### WHAT TO DO
Copy the material below word for word, including every number and answer. Leave out the pictures.

********

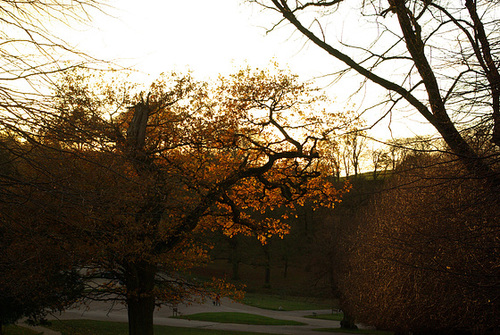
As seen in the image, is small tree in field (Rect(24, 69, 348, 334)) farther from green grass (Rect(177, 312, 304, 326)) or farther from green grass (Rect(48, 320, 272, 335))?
green grass (Rect(177, 312, 304, 326))

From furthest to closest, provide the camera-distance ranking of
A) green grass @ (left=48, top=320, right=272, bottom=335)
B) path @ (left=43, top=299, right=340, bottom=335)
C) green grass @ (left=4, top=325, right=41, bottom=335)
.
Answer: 1. path @ (left=43, top=299, right=340, bottom=335)
2. green grass @ (left=48, top=320, right=272, bottom=335)
3. green grass @ (left=4, top=325, right=41, bottom=335)

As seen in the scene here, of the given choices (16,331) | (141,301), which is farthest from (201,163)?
(16,331)

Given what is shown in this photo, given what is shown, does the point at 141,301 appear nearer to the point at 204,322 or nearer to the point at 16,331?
the point at 16,331

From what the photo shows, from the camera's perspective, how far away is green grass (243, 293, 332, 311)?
119 feet

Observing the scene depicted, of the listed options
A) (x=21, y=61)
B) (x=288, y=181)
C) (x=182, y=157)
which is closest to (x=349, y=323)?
(x=288, y=181)

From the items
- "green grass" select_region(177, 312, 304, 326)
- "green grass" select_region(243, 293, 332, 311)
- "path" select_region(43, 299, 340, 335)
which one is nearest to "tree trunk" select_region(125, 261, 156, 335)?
"path" select_region(43, 299, 340, 335)

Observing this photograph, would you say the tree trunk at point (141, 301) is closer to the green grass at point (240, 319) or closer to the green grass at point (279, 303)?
the green grass at point (240, 319)

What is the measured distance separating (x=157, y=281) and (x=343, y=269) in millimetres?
12884

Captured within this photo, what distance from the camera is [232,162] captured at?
1374cm

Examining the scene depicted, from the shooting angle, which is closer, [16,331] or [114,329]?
[16,331]

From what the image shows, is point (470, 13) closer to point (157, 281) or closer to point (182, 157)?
point (182, 157)

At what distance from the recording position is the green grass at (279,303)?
36153 millimetres

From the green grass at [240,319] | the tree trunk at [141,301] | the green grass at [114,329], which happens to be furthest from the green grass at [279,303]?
the tree trunk at [141,301]

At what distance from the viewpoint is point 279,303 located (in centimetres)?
3881
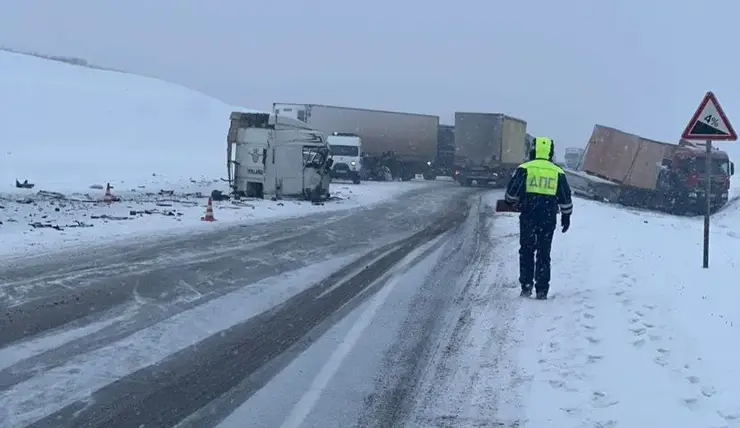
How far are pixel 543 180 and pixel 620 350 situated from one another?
3.13m

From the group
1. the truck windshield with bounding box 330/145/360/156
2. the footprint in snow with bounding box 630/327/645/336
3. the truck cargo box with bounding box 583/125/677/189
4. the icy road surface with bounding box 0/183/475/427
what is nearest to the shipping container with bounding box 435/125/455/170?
the truck windshield with bounding box 330/145/360/156

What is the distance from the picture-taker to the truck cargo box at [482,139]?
46.8 meters

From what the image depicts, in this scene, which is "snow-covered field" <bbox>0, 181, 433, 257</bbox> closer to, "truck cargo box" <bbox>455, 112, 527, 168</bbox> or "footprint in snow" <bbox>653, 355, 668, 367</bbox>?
"footprint in snow" <bbox>653, 355, 668, 367</bbox>

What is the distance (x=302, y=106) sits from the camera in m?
47.0

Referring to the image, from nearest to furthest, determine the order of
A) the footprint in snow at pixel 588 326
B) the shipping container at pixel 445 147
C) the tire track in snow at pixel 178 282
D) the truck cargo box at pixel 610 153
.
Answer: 1. the tire track in snow at pixel 178 282
2. the footprint in snow at pixel 588 326
3. the truck cargo box at pixel 610 153
4. the shipping container at pixel 445 147

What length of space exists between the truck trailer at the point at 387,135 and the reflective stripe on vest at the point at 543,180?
125 feet

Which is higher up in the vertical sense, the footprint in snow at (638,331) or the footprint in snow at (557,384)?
the footprint in snow at (638,331)

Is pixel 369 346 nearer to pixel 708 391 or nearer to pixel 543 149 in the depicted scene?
pixel 708 391

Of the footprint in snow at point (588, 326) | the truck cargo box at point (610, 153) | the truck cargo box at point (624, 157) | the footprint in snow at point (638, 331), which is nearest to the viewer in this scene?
the footprint in snow at point (638, 331)

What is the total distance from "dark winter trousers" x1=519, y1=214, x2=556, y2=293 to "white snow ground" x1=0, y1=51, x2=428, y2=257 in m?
7.35

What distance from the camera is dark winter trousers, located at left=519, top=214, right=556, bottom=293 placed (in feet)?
33.0

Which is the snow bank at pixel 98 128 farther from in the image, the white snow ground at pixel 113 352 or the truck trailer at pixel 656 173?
the white snow ground at pixel 113 352

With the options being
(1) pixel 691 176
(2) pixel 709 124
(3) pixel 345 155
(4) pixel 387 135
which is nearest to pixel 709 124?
(2) pixel 709 124

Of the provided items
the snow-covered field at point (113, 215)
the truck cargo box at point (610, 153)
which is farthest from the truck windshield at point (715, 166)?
the snow-covered field at point (113, 215)
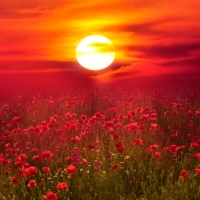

********

### ANSWER TO THIS PROBLEM
As seen in the image, is small tree in field (Rect(24, 69, 348, 334)) farther from green grass (Rect(177, 312, 304, 326)) or farther from green grass (Rect(48, 320, 272, 335))?
green grass (Rect(177, 312, 304, 326))

From furthest to closest, provide the camera-distance ranking of
A) green grass @ (left=48, top=320, right=272, bottom=335)
B) path @ (left=43, top=299, right=340, bottom=335)
C) green grass @ (left=4, top=325, right=41, bottom=335)
.
Answer: 1. path @ (left=43, top=299, right=340, bottom=335)
2. green grass @ (left=48, top=320, right=272, bottom=335)
3. green grass @ (left=4, top=325, right=41, bottom=335)

As seen in the scene here, of the given choices (16,331) | (141,301), which is farthest from (201,163)?
(16,331)

Given what is shown in this photo, given what is shown, does the point at 141,301 appear nearer to the point at 204,322 or nearer to the point at 16,331?
the point at 16,331

From what the photo shows, from the camera's perspective, how far away is green grass (243, 293, 332, 311)?
119 feet

Observing the scene depicted, of the listed options
A) (x=21, y=61)
B) (x=288, y=181)
C) (x=182, y=157)
which is closest to (x=349, y=323)?
(x=288, y=181)

From the items
- "green grass" select_region(177, 312, 304, 326)
- "green grass" select_region(243, 293, 332, 311)
- "path" select_region(43, 299, 340, 335)
which one is nearest to "tree trunk" select_region(125, 261, 156, 335)?
"path" select_region(43, 299, 340, 335)

Observing this photograph, would you say the tree trunk at point (141, 301) is closer to the green grass at point (240, 319) or closer to the green grass at point (279, 303)?
the green grass at point (240, 319)

What is the measured distance separating (x=157, y=281) and (x=343, y=269) in millimetres?
12884

Captured within this photo, what distance from the camera is [232,162] captured at?
1374cm

Examining the scene depicted, from the shooting angle, which is closer, [16,331] or [114,329]?
[16,331]

From what the image shows, is point (470, 13) closer to point (157, 281) or closer to point (182, 157)?
point (182, 157)

At what distance from the recording position is the green grass at (279,303)?
36153 millimetres

From the green grass at [240,319] | the tree trunk at [141,301] | the green grass at [114,329], which happens to be furthest from the green grass at [279,303]?
the tree trunk at [141,301]

At what distance from the viewpoint is point 279,303 located (in centimetres)?
3881
How far are pixel 543 180 and pixel 620 350 situated from one another?
3.13m

From the group
1. the truck windshield with bounding box 330/145/360/156
2. the footprint in snow with bounding box 630/327/645/336
3. the truck cargo box with bounding box 583/125/677/189
4. the icy road surface with bounding box 0/183/475/427
what is nearest to the shipping container with bounding box 435/125/455/170?
the truck windshield with bounding box 330/145/360/156

What is the distance from the picture-taker to the truck cargo box at [482,139]?
46.8 meters

From what the image depicts, in this scene, which is "snow-covered field" <bbox>0, 181, 433, 257</bbox> closer to, "truck cargo box" <bbox>455, 112, 527, 168</bbox> or "footprint in snow" <bbox>653, 355, 668, 367</bbox>?
"footprint in snow" <bbox>653, 355, 668, 367</bbox>

What is the distance (x=302, y=106) sits from the camera in m?
47.0

Referring to the image, from nearest to furthest, determine the order of
A) the footprint in snow at pixel 588 326
B) the shipping container at pixel 445 147
C) the tire track in snow at pixel 178 282
D) the truck cargo box at pixel 610 153
.
Answer: 1. the tire track in snow at pixel 178 282
2. the footprint in snow at pixel 588 326
3. the truck cargo box at pixel 610 153
4. the shipping container at pixel 445 147

What length of space exists between the truck trailer at the point at 387,135 and the reflective stripe on vest at the point at 543,180?
125 feet

Which is higher up in the vertical sense, the footprint in snow at (638,331) or the footprint in snow at (557,384)?
the footprint in snow at (638,331)

Is pixel 369 346 nearer to pixel 708 391 or nearer to pixel 543 149 in the depicted scene?
pixel 708 391

Of the footprint in snow at point (588, 326) | the truck cargo box at point (610, 153) | the truck cargo box at point (624, 157) | the footprint in snow at point (638, 331), which is nearest to the viewer in this scene?
the footprint in snow at point (638, 331)

What is the total distance from "dark winter trousers" x1=519, y1=214, x2=556, y2=293 to "white snow ground" x1=0, y1=51, x2=428, y2=257 in m?
7.35

What distance from the camera is dark winter trousers, located at left=519, top=214, right=556, bottom=293 placed (in feet)?
33.0

Which is the snow bank at pixel 98 128 farther from in the image, the white snow ground at pixel 113 352 or the truck trailer at pixel 656 173?
the white snow ground at pixel 113 352

With the options being
(1) pixel 691 176
(2) pixel 709 124
(3) pixel 345 155
(4) pixel 387 135
which is nearest to pixel 709 124?
(2) pixel 709 124

Of the provided items
the snow-covered field at point (113, 215)
the truck cargo box at point (610, 153)
which is farthest from the truck windshield at point (715, 166)?
the snow-covered field at point (113, 215)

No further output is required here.